_AIM_
Show every line of the records below that contains the word "secondary", copying each line in full. Case counts.

_GIVEN DATA_
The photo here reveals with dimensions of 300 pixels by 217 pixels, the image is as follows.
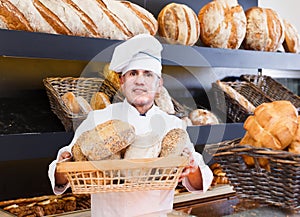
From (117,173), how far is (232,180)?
1.12ft

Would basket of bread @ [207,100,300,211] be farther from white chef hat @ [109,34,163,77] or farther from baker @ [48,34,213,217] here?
white chef hat @ [109,34,163,77]

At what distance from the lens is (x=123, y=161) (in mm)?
882

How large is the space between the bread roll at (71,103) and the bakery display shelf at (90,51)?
5.5 inches

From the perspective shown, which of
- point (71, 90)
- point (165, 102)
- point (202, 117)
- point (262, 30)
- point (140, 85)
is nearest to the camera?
point (140, 85)

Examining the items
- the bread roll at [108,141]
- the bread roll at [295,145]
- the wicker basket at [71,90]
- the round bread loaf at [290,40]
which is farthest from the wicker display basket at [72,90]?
the round bread loaf at [290,40]

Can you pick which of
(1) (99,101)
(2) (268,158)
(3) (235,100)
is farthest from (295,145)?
(3) (235,100)

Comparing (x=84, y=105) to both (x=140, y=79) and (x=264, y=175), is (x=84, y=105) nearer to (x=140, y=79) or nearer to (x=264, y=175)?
(x=140, y=79)

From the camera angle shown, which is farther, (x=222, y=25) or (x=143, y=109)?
(x=222, y=25)

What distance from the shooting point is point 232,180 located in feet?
3.59

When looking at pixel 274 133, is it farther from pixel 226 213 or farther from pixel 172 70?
pixel 172 70

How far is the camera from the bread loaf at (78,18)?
60.6 inches

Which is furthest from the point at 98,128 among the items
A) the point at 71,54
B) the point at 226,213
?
the point at 71,54

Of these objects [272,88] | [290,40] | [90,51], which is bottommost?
[272,88]

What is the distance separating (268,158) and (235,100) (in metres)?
1.18
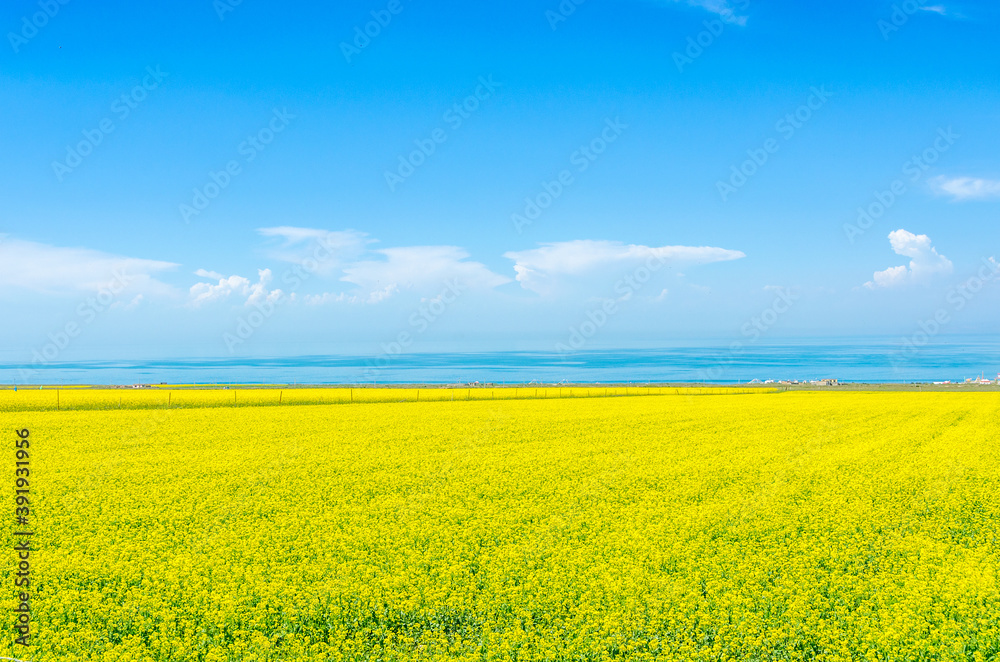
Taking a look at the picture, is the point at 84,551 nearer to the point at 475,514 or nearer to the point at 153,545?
the point at 153,545

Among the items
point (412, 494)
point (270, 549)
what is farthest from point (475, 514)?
point (270, 549)

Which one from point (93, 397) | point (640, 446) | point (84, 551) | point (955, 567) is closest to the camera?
point (955, 567)

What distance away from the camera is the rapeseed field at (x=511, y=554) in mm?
6582

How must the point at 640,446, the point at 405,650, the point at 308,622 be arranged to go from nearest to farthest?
the point at 405,650
the point at 308,622
the point at 640,446

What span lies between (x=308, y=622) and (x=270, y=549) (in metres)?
2.54

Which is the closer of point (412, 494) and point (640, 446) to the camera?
point (412, 494)

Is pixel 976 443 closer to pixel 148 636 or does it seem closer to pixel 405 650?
pixel 405 650

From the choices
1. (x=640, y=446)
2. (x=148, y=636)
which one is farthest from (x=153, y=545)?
(x=640, y=446)

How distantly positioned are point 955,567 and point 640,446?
12.1m

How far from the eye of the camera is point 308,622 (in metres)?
6.96

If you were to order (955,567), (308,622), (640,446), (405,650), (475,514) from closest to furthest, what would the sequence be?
(405,650) → (308,622) → (955,567) → (475,514) → (640,446)

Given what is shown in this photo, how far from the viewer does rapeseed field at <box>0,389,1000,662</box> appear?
21.6 ft

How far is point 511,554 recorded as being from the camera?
8.89 metres

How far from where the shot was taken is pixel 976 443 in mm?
21078
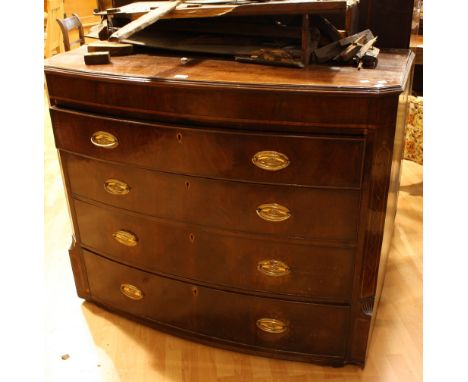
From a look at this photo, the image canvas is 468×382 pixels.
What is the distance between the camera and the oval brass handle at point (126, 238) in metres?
1.58

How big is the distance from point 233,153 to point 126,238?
20.4 inches

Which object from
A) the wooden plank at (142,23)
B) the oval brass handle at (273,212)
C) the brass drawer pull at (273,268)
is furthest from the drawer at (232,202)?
the wooden plank at (142,23)

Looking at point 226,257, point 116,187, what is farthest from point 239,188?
point 116,187

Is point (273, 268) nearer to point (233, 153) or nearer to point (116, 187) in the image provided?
point (233, 153)

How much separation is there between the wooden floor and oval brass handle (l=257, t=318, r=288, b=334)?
141 millimetres

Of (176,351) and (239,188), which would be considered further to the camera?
(176,351)

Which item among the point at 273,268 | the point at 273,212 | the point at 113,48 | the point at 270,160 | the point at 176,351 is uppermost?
the point at 113,48

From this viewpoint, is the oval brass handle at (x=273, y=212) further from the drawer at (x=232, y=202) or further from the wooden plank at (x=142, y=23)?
the wooden plank at (x=142, y=23)

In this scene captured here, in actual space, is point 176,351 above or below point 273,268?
below

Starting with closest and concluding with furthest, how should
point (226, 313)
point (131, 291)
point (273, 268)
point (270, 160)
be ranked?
1. point (270, 160)
2. point (273, 268)
3. point (226, 313)
4. point (131, 291)

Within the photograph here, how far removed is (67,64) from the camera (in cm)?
147

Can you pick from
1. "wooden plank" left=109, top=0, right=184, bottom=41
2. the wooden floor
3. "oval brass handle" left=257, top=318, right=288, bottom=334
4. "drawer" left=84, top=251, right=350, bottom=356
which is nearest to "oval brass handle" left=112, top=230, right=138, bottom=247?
"drawer" left=84, top=251, right=350, bottom=356

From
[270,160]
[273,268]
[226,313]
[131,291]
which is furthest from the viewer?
[131,291]

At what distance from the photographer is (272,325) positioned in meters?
1.53
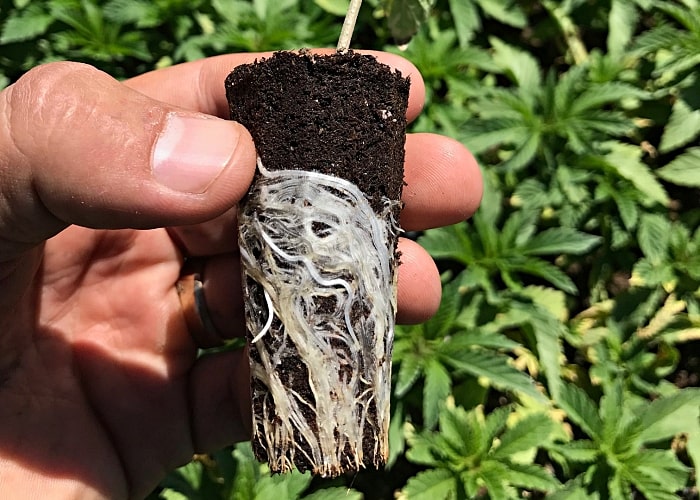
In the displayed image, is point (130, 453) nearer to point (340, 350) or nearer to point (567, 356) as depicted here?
point (340, 350)

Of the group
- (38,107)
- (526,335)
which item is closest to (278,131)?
(38,107)

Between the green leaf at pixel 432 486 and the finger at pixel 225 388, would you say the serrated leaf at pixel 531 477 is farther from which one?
the finger at pixel 225 388

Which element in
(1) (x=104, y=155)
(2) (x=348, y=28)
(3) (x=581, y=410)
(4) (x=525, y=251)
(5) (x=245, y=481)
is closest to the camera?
(1) (x=104, y=155)

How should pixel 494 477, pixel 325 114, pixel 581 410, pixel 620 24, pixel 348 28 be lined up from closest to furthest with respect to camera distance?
1. pixel 325 114
2. pixel 348 28
3. pixel 494 477
4. pixel 581 410
5. pixel 620 24

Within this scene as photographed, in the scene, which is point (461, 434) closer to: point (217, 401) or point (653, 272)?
point (217, 401)

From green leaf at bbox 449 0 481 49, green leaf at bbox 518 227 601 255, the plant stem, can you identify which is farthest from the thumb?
green leaf at bbox 449 0 481 49

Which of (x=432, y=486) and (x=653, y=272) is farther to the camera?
(x=653, y=272)

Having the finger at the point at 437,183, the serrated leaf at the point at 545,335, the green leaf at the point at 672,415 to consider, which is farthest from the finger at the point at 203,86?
the green leaf at the point at 672,415

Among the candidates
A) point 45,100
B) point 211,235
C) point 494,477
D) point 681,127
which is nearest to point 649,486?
point 494,477

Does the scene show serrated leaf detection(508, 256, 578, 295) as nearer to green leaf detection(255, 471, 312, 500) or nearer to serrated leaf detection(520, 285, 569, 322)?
serrated leaf detection(520, 285, 569, 322)
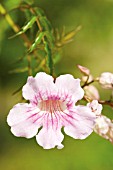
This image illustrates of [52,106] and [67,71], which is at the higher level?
[52,106]

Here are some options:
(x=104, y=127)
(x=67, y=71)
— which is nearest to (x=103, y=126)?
(x=104, y=127)

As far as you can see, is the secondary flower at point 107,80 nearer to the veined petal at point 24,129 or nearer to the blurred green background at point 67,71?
the veined petal at point 24,129

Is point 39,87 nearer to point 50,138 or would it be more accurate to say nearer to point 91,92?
point 50,138

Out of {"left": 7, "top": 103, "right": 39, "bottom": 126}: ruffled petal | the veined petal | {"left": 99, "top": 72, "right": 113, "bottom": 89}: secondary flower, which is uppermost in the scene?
{"left": 7, "top": 103, "right": 39, "bottom": 126}: ruffled petal

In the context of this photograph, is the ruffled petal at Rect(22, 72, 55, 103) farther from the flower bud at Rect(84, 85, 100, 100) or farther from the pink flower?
the flower bud at Rect(84, 85, 100, 100)

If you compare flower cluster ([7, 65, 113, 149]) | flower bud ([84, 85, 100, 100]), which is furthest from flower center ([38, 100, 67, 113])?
flower bud ([84, 85, 100, 100])
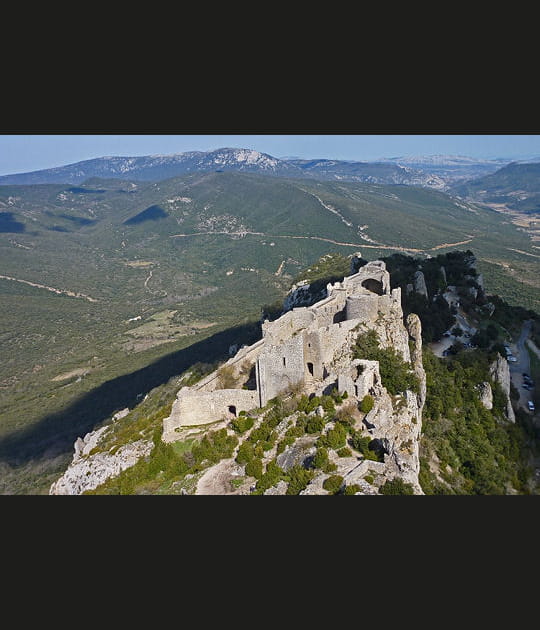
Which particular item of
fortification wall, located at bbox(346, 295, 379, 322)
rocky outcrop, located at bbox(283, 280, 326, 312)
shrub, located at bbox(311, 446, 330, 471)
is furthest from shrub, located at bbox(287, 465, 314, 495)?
rocky outcrop, located at bbox(283, 280, 326, 312)

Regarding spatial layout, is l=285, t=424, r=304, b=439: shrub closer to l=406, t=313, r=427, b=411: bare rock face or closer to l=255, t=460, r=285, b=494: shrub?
l=255, t=460, r=285, b=494: shrub

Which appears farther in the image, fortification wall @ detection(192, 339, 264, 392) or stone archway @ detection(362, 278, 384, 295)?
stone archway @ detection(362, 278, 384, 295)

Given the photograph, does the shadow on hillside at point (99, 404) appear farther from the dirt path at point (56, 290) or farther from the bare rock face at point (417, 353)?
the dirt path at point (56, 290)

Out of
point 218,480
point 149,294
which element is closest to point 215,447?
point 218,480

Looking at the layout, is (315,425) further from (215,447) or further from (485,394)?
(485,394)

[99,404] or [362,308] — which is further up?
[362,308]
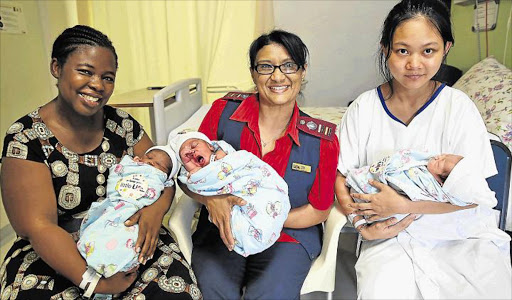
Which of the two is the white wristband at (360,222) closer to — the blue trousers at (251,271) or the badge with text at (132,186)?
→ the blue trousers at (251,271)

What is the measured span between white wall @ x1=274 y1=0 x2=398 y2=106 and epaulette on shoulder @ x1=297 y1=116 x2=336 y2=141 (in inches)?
89.5

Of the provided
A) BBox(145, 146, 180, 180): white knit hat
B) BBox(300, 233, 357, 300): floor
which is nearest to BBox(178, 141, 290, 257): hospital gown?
BBox(145, 146, 180, 180): white knit hat

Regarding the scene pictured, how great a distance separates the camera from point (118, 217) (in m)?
1.17

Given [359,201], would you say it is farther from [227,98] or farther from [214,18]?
[214,18]

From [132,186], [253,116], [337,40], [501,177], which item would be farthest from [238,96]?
[337,40]

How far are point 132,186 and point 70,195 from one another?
0.22m

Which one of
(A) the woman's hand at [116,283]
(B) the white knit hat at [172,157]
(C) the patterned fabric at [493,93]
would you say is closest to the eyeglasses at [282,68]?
(B) the white knit hat at [172,157]

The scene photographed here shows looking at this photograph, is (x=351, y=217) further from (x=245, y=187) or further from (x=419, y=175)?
(x=245, y=187)

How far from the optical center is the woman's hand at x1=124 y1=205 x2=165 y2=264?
118 centimetres

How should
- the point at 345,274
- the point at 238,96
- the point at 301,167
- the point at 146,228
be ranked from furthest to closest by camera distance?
the point at 345,274 → the point at 238,96 → the point at 301,167 → the point at 146,228

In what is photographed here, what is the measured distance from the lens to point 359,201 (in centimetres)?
141

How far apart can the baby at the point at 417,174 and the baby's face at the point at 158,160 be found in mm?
702

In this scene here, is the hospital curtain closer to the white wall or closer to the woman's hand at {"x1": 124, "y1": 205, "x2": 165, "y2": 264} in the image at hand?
the white wall

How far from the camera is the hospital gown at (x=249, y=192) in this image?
123 centimetres
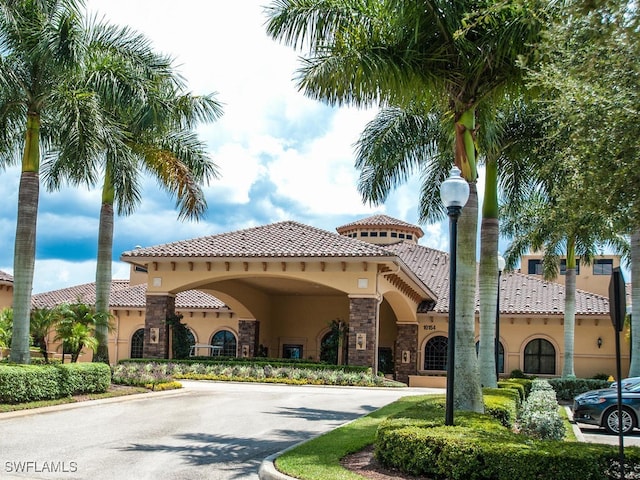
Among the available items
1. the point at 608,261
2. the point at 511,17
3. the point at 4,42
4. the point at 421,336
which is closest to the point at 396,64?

_EXERCISE ANSWER_
As far as you can see, is the secondary flower at point 107,80 nearer to the veined petal at point 24,129 or nearer to the blurred green background at point 67,71?
Out of {"left": 7, "top": 103, "right": 39, "bottom": 126}: ruffled petal | the veined petal | {"left": 99, "top": 72, "right": 113, "bottom": 89}: secondary flower, which is uppermost in the scene?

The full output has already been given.